━━ Passage

Bloomberg Businessweek (North America)
Memo From Netflix: ‘ Ich Bin ein Berliner’ German streaming subscribers
Media ▶ Streaming services are creating European shows to win viewers ▶
In a wooded area just outside Berlin, excavators rumble across the sandy soil, and the sound of hammering fills the air as workers clamber up fivestory-high building facades. This is Babelsberg, the studio at the heart of Germany’s film industry, which is building a $13 million outdoor set that stretches across an area the size of two football fields. Called Neue Berliner Strasse— New Berlin Street—it will be home to Babylon Berlin, a 12-episode TV series about the decadent final years before Hitler rose to power that’s scheduled to start shooting in April. Produced by Britain’s Sky and German broadcaster ARD and directed by Tom Tykwer, creator of the 1998 hit film Run Lola Run, “the project is of a scale unlike anything Germany has seen before,” says Elke Walthelm, who heads Sky’s German content business.
Germany is becoming the focal point in the battle for the European pay-tv market—delivered via methods such as cable, satellite, and streaming— which researcher IHS expects to grow to $58 billion in 2019, from $44 billion last year. Sky has boosted spending on original fare and allied with HBO and Showtime to distribute its shows, and Internet-based newcomers are wooing customers with local-language productions. Amazon.com in February said it’s hiring popular German actor Matthias Schweighöfer to direct and star in its first original series produced outside the U.S., a hacking thriller set in Berlin called Wanted. Two weeks later, Netflix announced its first German project, Dark, a supernatural series that will be directed by Switzerland’s Baran bo Odar, whose thriller Who Am I was a box-office hit in Germany. “Our U.S. original content travels well, but there is great TV being made in many countries,” says Jonathan Friedland, chief communications officer for Netflix.

━━━━

**Work instructions:**
a: According to the streaming passage, what supernatural series is Netflix's first German project?
b: Put the lines of the records from the one containing "Viewed in the" through the end of the records, inclusive, into a Markdown table with columns "Row" and "Line", skipping blank lines.

━━ Data shown

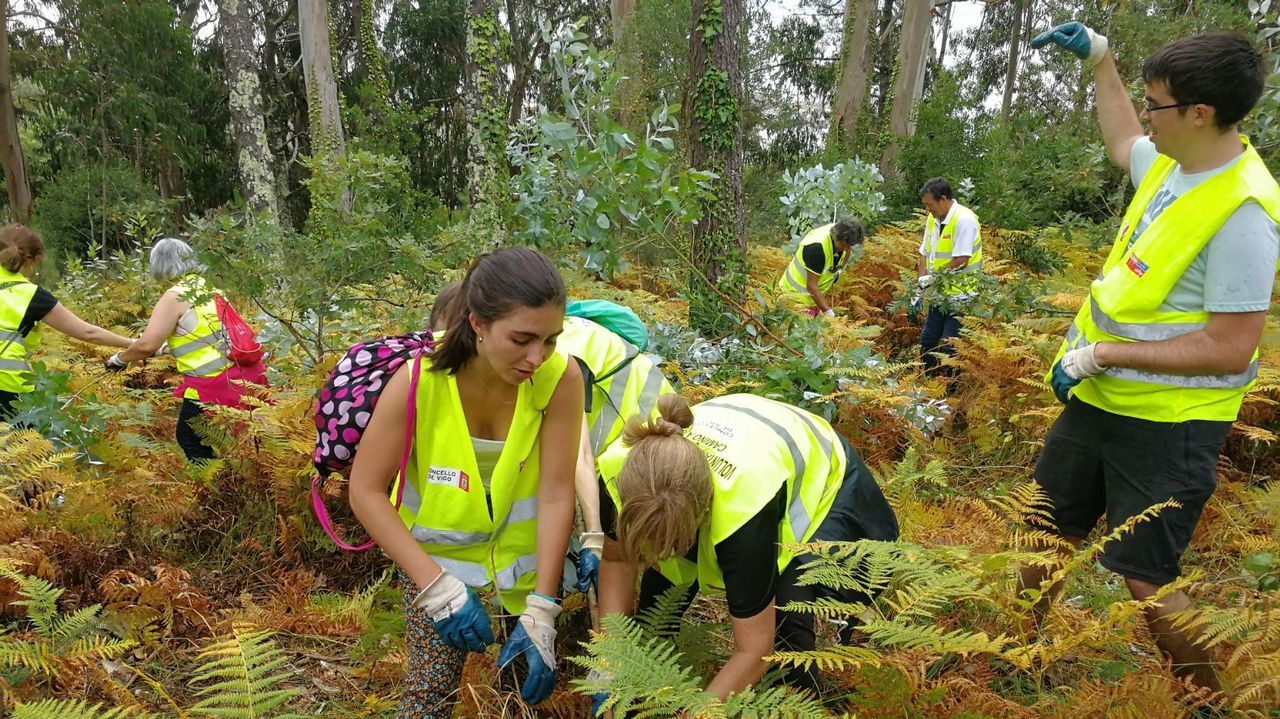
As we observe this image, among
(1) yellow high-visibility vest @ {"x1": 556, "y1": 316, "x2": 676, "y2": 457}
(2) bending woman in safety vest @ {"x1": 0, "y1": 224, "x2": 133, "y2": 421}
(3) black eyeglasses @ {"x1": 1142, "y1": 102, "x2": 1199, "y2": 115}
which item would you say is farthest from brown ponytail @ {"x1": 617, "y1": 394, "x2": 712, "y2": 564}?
(2) bending woman in safety vest @ {"x1": 0, "y1": 224, "x2": 133, "y2": 421}

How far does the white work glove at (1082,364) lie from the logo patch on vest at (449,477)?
201cm

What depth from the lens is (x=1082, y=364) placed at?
242cm

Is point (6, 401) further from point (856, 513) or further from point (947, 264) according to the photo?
point (947, 264)

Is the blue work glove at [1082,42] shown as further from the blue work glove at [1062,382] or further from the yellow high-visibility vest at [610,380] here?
the yellow high-visibility vest at [610,380]

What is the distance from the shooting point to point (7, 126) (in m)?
14.5

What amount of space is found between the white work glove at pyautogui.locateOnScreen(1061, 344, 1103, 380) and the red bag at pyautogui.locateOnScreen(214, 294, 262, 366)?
4302mm

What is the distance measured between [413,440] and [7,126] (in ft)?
58.7

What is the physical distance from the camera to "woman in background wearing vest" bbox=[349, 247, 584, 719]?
202 centimetres

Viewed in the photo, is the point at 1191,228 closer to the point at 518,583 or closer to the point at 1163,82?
the point at 1163,82

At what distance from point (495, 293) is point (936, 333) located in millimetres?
5645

━━━━

**Solutions below:**
a: Dark.

b:
| Row | Line |
|---|---|
| 1 | Viewed in the photo, is the point at 1191,228 closer to the point at 518,583 or closer to the point at 1163,82? |
| 2 | the point at 1163,82 |
| 3 | At what distance from point (495, 293) is point (936, 333) located in millimetres? |
| 4 | 5645 |